Blocking and Rate Limits

Once you scale beyond a few requests, platforms start applying restrictions.

Common issues include:

• IP blocking
• CAPTCHA challenges
• and Request throttling

These protections make large-scale scraping unreliable unless you handle them properly.

Why Use Crawlbase for Local Listing Scraping

This is where Crawlbase fits in. Instead of building and maintaining your own scraping infrastructure, you use it as the retrieval layer.

Crawlbase supports both Standard and JavaScript-based requests, depending on the type of page you’re scraping:

• Use the Normal token for simple, static pages
• Use the JavaScript token for dynamic pages like Google Maps and Yelp

When using the JavaScript token, the page is rendered the same way a real browser would load it. That means the HTML you receive already includes dynamically loaded listings.

At the same time, Crawlbase handles:

• Proxy rotation and IP management
• Anti-bot protections
• Geo-targeted requests

This combination solves the core issues outlined earlier.

The main advantage is consistency. You’re working with:

• complete, rendered pages when needed
• fewer blocked requests
• stable responses across locations

Instead of debugging infrastructure issues, you can focus on extracting and structuring the data.

This becomes especially important when running the same queries across hundreds of cities, where small inconsistencies quickly affect data quality.

What You’re Building

At a high level, the pipeline starts with a query and a city. For example, “plumbers in Austin.” This input is sent to the Crawlbase Crawling API, which retrieves the page on your behalf.

Instead of returning partial HTML, Crawlbase can load the page like a real browser, so the response already includes all dynamically rendered listings. This is important for platforms like Google Maps and Yelp, where most of the content is loaded after the initial request.

Once the rendered HTML is returned, your parser extracts the fields you care about, such as name, address, phone number, hours, and ratings. Each listing is then converted into a structured format.

The result is a clean JSON dataset that can be used directly for lead generation, CRM systems, or analysis.

Workflow diagram for scraping local business listings, a city and search query are sent to the Crawlbase Crawling API, which returns fully rendered HTML

This separation between retrieval and parsing is what makes the system scalable across multiple cities and sources.

Step-by-Step: Building the Scraper

To implement this pipeline, you can use the complete working scraper available in the ScraperHub repository.

The steps below show how to set it up locally and run it end-to-end.

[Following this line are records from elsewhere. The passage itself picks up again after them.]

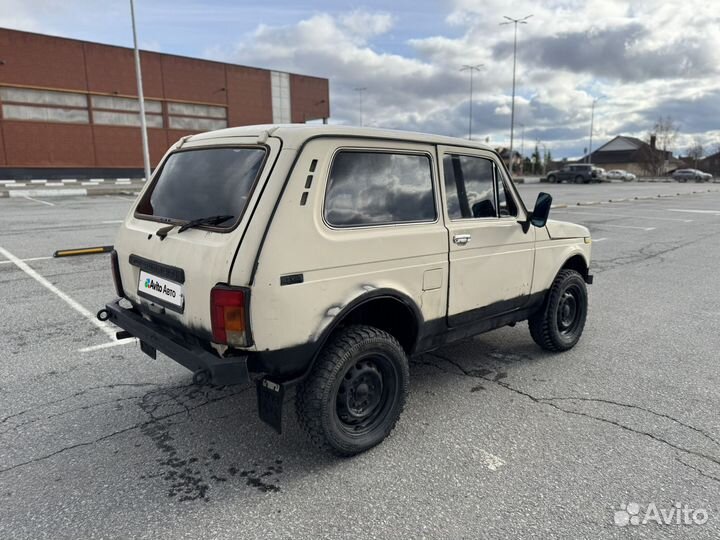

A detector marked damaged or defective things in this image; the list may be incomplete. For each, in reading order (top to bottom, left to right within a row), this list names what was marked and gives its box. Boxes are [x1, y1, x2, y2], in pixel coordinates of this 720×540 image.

crack in asphalt [0, 384, 253, 472]
crack in asphalt [424, 350, 720, 472]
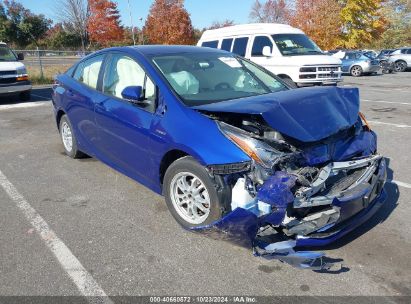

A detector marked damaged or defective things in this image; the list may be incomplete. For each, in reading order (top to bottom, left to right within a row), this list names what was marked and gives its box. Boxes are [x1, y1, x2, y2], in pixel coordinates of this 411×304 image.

broken headlight [219, 121, 284, 169]
crumpled hood [193, 86, 360, 142]
severe front damage [192, 86, 388, 270]
destroyed front bumper [192, 156, 388, 270]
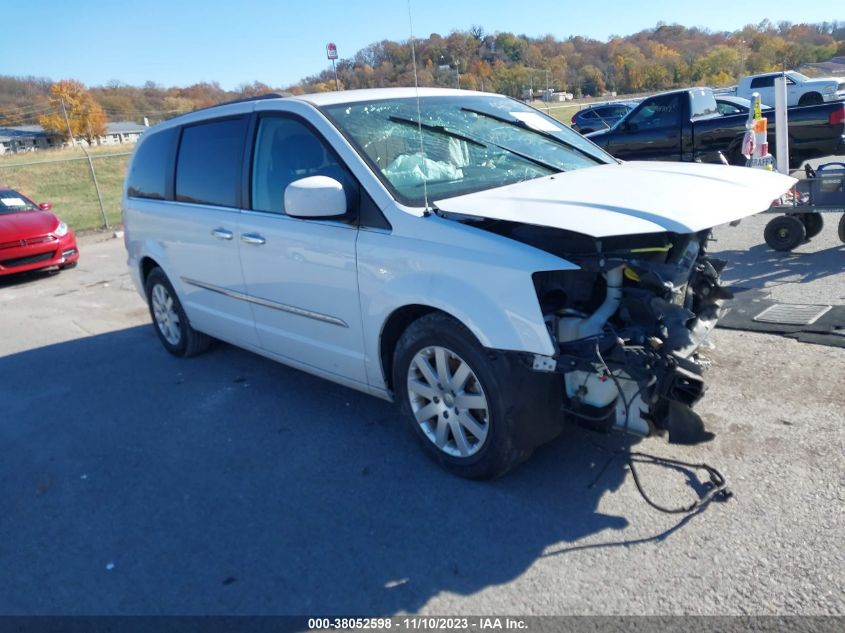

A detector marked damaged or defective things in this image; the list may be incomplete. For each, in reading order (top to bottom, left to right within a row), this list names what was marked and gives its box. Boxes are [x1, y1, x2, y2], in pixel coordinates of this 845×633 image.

shattered windshield [0, 188, 38, 215]
shattered windshield [322, 95, 612, 206]
crumpled hood [436, 160, 796, 237]
severe front-end damage [532, 228, 728, 444]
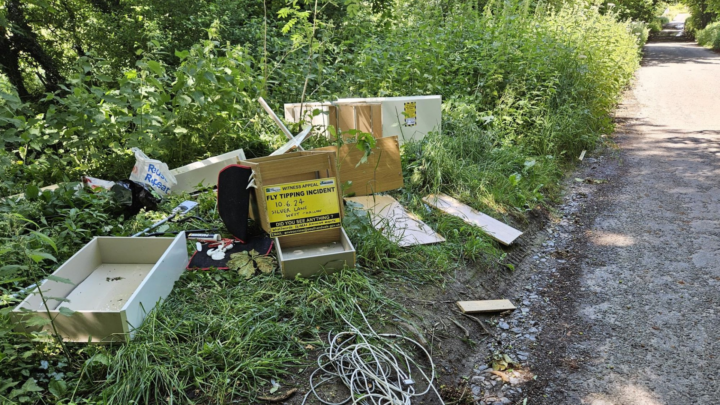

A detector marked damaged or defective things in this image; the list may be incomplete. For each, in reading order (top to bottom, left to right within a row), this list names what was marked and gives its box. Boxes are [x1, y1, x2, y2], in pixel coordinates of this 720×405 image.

broken wood panel [316, 137, 404, 196]
broken wood panel [344, 194, 444, 245]
broken wood panel [422, 193, 524, 245]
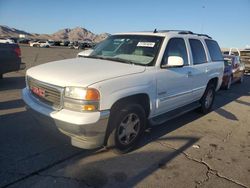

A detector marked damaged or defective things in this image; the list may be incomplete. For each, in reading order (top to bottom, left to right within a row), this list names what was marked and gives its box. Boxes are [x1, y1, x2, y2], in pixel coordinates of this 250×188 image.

cracked asphalt [0, 44, 249, 187]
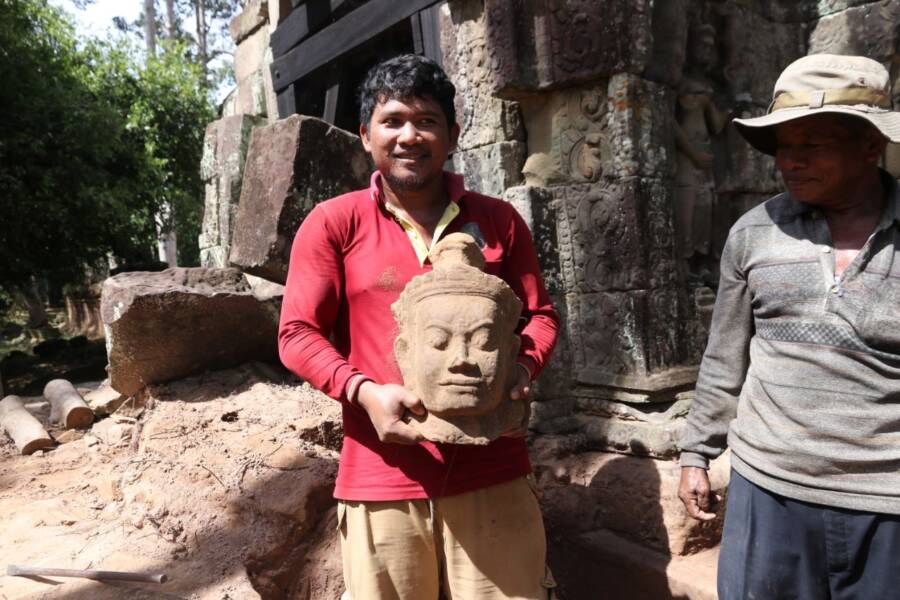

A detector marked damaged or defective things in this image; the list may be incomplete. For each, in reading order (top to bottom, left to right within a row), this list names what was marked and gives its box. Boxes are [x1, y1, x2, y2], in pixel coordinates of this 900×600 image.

rusty metal rod [6, 564, 167, 584]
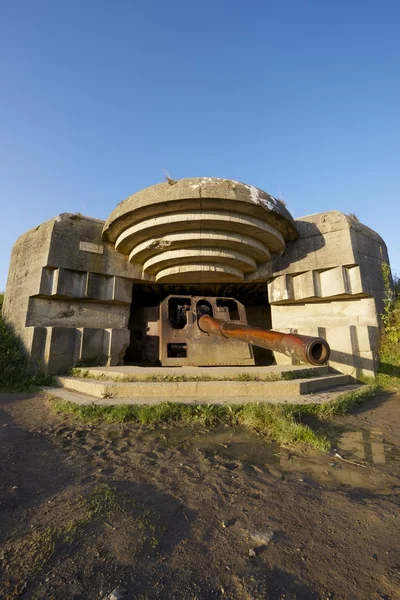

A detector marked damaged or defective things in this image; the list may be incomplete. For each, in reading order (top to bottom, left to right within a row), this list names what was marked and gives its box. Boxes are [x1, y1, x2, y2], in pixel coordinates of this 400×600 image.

rusty gun barrel [198, 314, 332, 366]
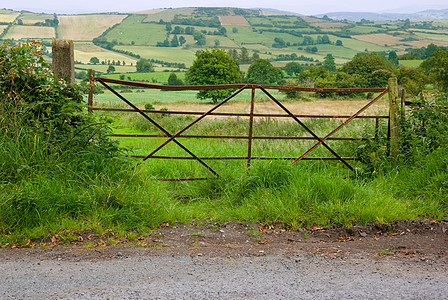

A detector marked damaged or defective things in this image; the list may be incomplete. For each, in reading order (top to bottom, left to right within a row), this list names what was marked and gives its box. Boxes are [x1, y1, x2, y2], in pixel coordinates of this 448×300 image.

Step 1: Get the Code from ScraperHub

Start by downloading the project.

From the ScraperHub repository:

• clone the repository
• or download it as a ZIP and extract it

Example (using git):

1
2
git clone https://github.com/ScraperHub/how-to-scrape-local-business-listings.git
cd how-to-scrape-local-business-listings

After cloning, your project structure should look like this:

• config.py → handles tokens, retries, settings
• fetcher.py → Crawlbase API requests
• url_builder.py → builds URLs for Google Maps, Yelp, Yellow Pages
• parser.py → extracts structured data
• main.py → entry point (CLI)

Step 2: Set Up Your Environment

Create a virtual environment and install dependencies:

1
2
3
4
5
python3 -m venv .venv
source .venv/bin/activate
# Windows: .venv\Scripts\activate

pip install -r requirements.txt

Next, set your Crawlbase tokens as environment variables:

1
2
export CRAWLBASE_TOKEN=your_normal_token
export CRAWLBASE_JS_TOKEN=your_js_token

Notes:

• both tokens are required
• the JS token is needed for Google Maps and Yelp
• token loading is handled in config.py

Step 3: Run the Scraper (Single City)

Run your first test:

1
python main.py "plumbers" --cities "Austin" -o output.json

What happens here:

• builds the query URL
• fetches the page via Crawlbase
• parses listings
• writes structured JSON output

Step 4: Scale Across Multiple Cities

Scale the same query across cities:

1
python main.py "restaurants" --cities "Austin" "Denver" "Phoenix" -o listings.json

This is the core of multi-city scraping.

Instead of one dataset, you now collect listings across multiple markets in a single run.

Step 5: Use Geo-Targeting

For international or location-specific accuracy:

1
python main.py "electricians" --cities "London" --country UK

This ensures results match the target market.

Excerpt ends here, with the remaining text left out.